So the Big Question IS – Why do we exist and what makes our culinary school different?

We built Northwest to provide a different vision from the traditional model. As one of the very few chef-owned culinary schools in the world, we opted to shift to a much needed adult-oriented and collaborative educational model. Our freedom to innovative ideas on the table without institutional interference allows us to offer a cutting edge education. Today’s culinary school should not only be in the know, but in the now!

Our Mission Statement

  • To provide our learners with the most contemporary education, tools, teaching methods, and information;  the development of advantageous attitudes and attributes necessary to gain greater access to an evolving industry; and a life-long support group throughout the graduate’s trajectory.
  • To continuously upgrade teaching and administrative staff with the most updated tools, information, and support to continuously provide quality services to students and graduates.
  • To connect with industry peers in order to provide students and graduates with the most updated trends and innovations, as well as a wide network of potential employers.

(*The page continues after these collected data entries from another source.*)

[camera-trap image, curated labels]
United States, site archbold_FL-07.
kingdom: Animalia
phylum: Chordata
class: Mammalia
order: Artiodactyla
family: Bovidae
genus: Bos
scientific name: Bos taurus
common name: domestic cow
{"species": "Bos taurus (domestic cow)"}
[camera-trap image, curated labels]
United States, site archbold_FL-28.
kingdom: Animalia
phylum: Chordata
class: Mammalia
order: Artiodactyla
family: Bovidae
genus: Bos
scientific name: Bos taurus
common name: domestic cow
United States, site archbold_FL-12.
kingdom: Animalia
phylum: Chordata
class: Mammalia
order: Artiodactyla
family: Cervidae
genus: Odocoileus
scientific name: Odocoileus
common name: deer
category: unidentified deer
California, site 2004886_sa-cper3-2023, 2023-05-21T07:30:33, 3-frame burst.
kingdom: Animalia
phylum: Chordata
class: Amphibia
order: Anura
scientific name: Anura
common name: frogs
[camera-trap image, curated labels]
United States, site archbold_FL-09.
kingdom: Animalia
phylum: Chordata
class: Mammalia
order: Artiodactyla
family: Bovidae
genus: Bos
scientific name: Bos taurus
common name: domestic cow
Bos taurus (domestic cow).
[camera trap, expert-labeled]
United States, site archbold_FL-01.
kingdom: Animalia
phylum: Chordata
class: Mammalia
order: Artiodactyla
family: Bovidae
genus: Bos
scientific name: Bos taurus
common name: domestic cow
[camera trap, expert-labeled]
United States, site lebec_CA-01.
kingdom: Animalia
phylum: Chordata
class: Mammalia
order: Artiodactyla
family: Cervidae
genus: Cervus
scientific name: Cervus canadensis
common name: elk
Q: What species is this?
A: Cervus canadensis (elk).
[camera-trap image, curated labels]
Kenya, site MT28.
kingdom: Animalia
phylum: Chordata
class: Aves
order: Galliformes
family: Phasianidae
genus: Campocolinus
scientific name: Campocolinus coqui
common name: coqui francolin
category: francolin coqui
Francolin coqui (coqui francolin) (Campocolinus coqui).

Want to walk through the school?

SO WHAT WE DO BETTER IS..

  • give you a quality, diverse, and comprehensive education in less time and for less tuition
  • choreograph our space and time to help get the most out of your hands, mind, and instincts. We have no classrooms with desks.  Literally, we learn where we both cook/bake and eat.  Theory and demos happen simultaneously, and the day’s acts move seamlessly between dining/demo area and kitchen.  Almost no school applies such a learning theatre.
  • support your development. You don’t get one instructor per class, but many eyes and teaching styles to show you how it’s done.  And our student-teacher ratio of 8:1 is unmatched.
  • respond to your inquiries promptly, with straightforwardly honesty and no APPLY NOW! pressure.  You apply if and when you are ready.
  • eliminate over-administration and bureaucratic costs.  As soon as you enter Northwest, you are less than 15 feet from the kitchen.